## Task list
• A. Using the Chatsworth article, decide whether each statement agrees with it: (i) Sir William Cavendish began the old mansion in 1553; (ii) in 1946 the house still had a domestic staff of forty; (iii) the north-wing was added in 1687. For each, answer yes or no and quote the deciding words.
• B. Write out the part of the Chatsworth article between "With its 636,000" and "a caretaking basis.", inclusive, with no changes.

A stately home without a Duke. How its treasures were cared for in the absence of the Duke of Devonshire

Chatsworth 1 - The Sphere - Dec 28 1946 (BNA)
The ancestral home of the Dukes of Devonshire. In 1946, the 10th Duke had placed Chatsworth and its treasures on a caretaking basis, as he didn’t expect to live there for many years, partly on account of high taxation and partly on account of the servant problem. (British Newspaper Archive).

The domain of Chatsworth was purchased by Sir William Cavendish and it was he in 1553 who began the old mansion, which after his death in 1557 was completed by his widow, Bess of Hardwick. Here in succeeding years Mary Queen of Scots was five times imprisoned. The present mansion includes the old Palladian pile started in 1687 by the first Duke of Devonshire and the north-wing added in 1820.

With its 636,000 visitors a year, Chatsworth House may have become one of our greatest stately homes. However, life in the Duke of Devonshire’s grand mansion wasn’t always a bed of roses. In 1946, The Sphere painted a rather bleak and uninspiring outlook for the house, a stark contrast to its present-day fortunes.

Back then, ‘one of the private treasure-houses of the nation’ was reduced to one housemaid, a sole survivor of a pre-war domestic staff of forty, and the whole house was being kept on a caretaking basis.

Chatsworth House was without a Duke. Taxation of the time made it impossible for him to live there in the old style while the servant problem was almost insuperable. It was suggested that one day the Duke might return to his Derbyshire home, but he himself didn’t expect this to happen for many years.

The custodian was Edward William Spencer Cavendish (1895-1950), the 10th Duke of Devonshire, who was still reeling from the loss of his eldest son and heir, William John Robert Cavendish, Marquess of Hartington, who had been killed in wartime action two years before. The future of Chatsworth would have rested on the shoulders of Billy Cavendish (and his wife, Kathleen Kennedy), but instead the weight of responsibility later fell to his second and younger son, Andrew Robert Buxton Cavendish (1920-2004).

## Given entries
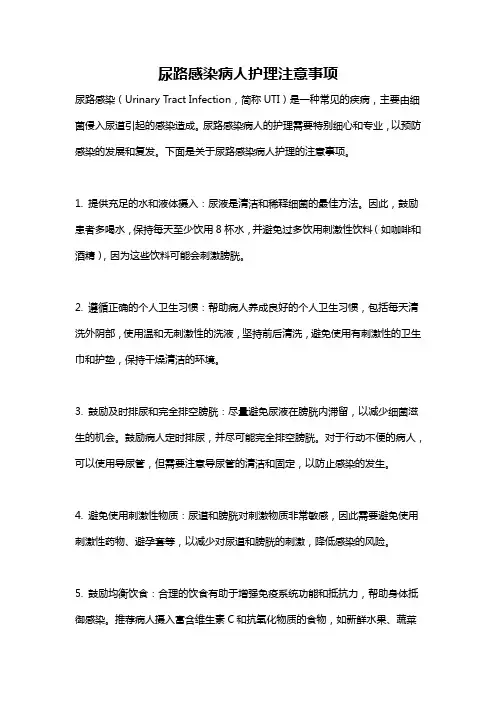 尿路感染病人护理注意事项

尿路感染（Urinary Tract Infection，简称 UTI）是一种常见的疾病，主要由细菌侵入尿道引起的感染造成。尿路感染病人的护理需要特别细心和专业，以预防感染的发展和复发。下面是关于尿路感染病人护理的注意事项。

1. 提供充足的水和液体摄入：尿液是清洁和稀释细菌的最佳方法。因此，鼓励患者多喝水，保持每天至少饮用 8 杯水，并避免过多饮用刺激性饮料（如咖啡和酒精），因为这些饮料可能会刺激膀胱。

2. 遵循正确的个人卫生习惯：帮助病人养成良好的个人卫生习惯，包括每天清洗外阴部，使用温和无刺激性的洗液，坚持前后清洗，避免使用有刺激性的卫生巾和护垫，保持干燥清洁的环境。

3. 鼓励及时排尿和完全排空膀胱：尽量避免尿液在膀胱内滞留，以减少细菌滋生的机会。鼓励病人定时排尿，并尽可能完全排空膀胱。对于行动不便的病人，可以使用导尿管，但需要注意导尿管的清洁和固定，以防止感染的发生。

4. 避免使用刺激性物质：尿道和膀胱对刺激物质非常敏感，因此需要避免使用刺激性药物、避孕套等，以减少对尿道和膀胱的刺激，降低感染的风险。

5. 鼓励均衡饮食：合理的饮食有助于增强免疫系统功能和抵抗力，帮助身体抵御感染。推荐病人摄入富含维生素 C 和抗氧化物质的食物，如新鲜水果、蔬菜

## Activity answers
• A.
(i) Yes: "it was he in 1553 who began the old mansion"
(ii) No: "reduced to one housemaid, a sole survivor of a pre-war domestic staff of forty"
(iii) No: "the north-wing added in 1820"

• B.
With its 636,000 visitors a year, Chatsworth House may have become one of our greatest stately homes. However, life in the Duke of Devonshire’s grand mansion wasn’t always a bed of roses. In 1946, The Sphere painted a rather bleak and uninspiring outlook for the house, a stark contrast to its present-day fortunes.

Back then, ‘one of the private treasure-houses of the nation’ was reduced to one housemaid, a sole survivor of a pre-war domestic staff of forty, and the whole house was being kept on a caretaking basis.